A complete blood count, biochemistry and urinalysis should be performed in all animals with clinical signs suggestive of HE. On hematology, microcytosis may be present. ¹¹² Biochemical abnormalities may include low blood urea nitrogen, increased liver enzymes, decreased total protein and albumin concentrations, and hypocholesterolemia. ¹¹² Urinalysis may disclose hyposthenuria and ammonium urate crystals. ¹¹² A presumptive diagnosis can be made by documenting altered liver function in the setting of clinical signs consistent with HE. An elevated fasting blood ammonia level helps confirm the clinical suspicion. In order to provide accurate results, blood samples should be placed in a heparinized tube and transferred to the laboratory on ice for immediate testing. Red blood cells contain large amounts of ammonia; hence hemolysis may result in falsely elevated blood ammonia levels. Alternatively, a presumptive diagnosis of HE can be made by demonstrating altered liver function through fasting bile acid stimulation testing and on the basis of response to therapy.

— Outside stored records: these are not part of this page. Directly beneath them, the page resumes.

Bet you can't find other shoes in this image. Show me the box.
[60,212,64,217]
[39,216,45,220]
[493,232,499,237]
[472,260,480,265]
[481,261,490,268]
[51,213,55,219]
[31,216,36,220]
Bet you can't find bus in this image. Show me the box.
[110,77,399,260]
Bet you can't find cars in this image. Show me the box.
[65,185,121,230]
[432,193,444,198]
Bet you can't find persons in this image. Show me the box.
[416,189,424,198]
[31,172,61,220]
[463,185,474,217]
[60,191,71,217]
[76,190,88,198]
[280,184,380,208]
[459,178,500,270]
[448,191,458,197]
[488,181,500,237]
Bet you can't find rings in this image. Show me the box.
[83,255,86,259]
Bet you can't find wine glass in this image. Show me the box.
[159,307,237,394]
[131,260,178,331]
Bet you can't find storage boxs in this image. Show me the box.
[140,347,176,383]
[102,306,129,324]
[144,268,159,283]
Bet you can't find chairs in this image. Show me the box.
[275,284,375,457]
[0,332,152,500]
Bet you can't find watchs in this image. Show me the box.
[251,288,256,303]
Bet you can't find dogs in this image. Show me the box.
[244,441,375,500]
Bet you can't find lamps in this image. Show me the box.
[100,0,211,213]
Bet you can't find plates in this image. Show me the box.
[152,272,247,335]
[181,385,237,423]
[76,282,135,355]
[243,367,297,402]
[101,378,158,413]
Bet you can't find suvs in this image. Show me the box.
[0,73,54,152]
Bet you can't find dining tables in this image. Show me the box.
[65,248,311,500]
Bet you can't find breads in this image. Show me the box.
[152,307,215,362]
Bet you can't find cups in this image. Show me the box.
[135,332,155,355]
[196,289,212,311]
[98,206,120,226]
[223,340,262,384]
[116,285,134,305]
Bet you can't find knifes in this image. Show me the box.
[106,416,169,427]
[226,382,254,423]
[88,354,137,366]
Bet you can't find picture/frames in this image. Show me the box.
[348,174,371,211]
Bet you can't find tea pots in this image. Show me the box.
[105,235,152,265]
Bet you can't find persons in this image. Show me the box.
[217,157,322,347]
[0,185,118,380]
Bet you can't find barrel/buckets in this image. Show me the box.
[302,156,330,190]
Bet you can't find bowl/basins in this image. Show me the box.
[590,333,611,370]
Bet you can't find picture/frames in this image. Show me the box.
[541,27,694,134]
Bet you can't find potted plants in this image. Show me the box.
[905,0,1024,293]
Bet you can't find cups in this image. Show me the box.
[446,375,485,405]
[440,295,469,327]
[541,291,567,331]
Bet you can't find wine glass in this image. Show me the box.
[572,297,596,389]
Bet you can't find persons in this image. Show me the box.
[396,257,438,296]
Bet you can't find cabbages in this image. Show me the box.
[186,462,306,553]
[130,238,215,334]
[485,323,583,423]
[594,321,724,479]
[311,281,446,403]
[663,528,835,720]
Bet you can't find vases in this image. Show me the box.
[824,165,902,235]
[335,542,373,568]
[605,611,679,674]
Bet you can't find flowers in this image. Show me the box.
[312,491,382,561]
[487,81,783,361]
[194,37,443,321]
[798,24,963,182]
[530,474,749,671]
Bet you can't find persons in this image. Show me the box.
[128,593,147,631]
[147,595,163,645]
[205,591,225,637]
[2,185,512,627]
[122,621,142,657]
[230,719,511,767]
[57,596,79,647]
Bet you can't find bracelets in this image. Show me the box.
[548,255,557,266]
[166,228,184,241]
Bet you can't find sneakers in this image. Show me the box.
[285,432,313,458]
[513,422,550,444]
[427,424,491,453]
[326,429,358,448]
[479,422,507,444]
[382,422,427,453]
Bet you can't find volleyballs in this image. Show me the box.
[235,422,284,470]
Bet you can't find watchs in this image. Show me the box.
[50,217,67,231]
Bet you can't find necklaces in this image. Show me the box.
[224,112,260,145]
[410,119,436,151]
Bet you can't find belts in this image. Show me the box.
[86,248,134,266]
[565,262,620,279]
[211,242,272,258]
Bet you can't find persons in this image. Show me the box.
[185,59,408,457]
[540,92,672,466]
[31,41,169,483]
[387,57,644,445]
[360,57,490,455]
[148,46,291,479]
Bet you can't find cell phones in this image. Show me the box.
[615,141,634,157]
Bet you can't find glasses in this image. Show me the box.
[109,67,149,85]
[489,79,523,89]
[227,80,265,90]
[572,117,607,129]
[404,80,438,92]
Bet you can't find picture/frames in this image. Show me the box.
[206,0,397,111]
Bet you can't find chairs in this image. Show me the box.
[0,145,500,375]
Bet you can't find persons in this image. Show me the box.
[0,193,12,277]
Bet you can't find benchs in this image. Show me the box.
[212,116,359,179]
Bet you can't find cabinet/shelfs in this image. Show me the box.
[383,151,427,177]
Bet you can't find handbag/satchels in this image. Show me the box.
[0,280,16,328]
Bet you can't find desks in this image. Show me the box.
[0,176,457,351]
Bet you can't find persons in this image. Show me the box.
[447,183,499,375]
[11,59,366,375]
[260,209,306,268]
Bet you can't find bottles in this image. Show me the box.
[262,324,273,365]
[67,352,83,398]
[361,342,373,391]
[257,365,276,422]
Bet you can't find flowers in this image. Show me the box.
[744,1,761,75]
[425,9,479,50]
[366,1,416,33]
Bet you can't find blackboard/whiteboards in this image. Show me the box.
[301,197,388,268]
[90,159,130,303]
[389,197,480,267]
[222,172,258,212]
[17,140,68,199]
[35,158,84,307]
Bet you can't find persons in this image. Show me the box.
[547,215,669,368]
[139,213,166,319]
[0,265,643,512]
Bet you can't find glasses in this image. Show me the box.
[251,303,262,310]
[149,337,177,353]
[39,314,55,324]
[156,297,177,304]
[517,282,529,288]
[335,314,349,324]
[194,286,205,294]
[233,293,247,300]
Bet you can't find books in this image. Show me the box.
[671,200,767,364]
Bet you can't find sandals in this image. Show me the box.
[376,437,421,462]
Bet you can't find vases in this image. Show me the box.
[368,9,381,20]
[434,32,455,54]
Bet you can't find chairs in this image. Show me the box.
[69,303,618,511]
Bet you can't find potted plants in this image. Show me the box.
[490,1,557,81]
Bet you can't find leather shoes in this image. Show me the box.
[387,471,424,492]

A suspected or confirmed diagnosis of HE should prompt investigations for congenital or acquired portosystemic shunting. Portosystemic shunts are most commonly diagnosed by ultrasonography or per rectal portal scintigraphy using ^99mtechnetium pertechnetate.^136–139 Positive contrast portography also can be performed; however, this necessitates general anesthesia and laparotomy. ¹¹³

Prognosis

The prognosis for animals with HE is dependent on the underlying liver disease. With treatment, most animals experience an improvement in the clinical signs related to HE. Severely affected animals may not respond to therapy, however. Animals with increased blood ammonia tend to respond better to treatment than those with normal blood ammonia.

KEY POINTS: HEPATIC ENCEPHALOPATHY

• Neurological signs reflect prosencephalic dysfunction and include abnormal mentation and seizures.

• Diagnosis relies on demonstrating abnormal liver function, compatible neurological signs, and response to therapy.

• Treatment is directed at reducing serum ammonia concentrations.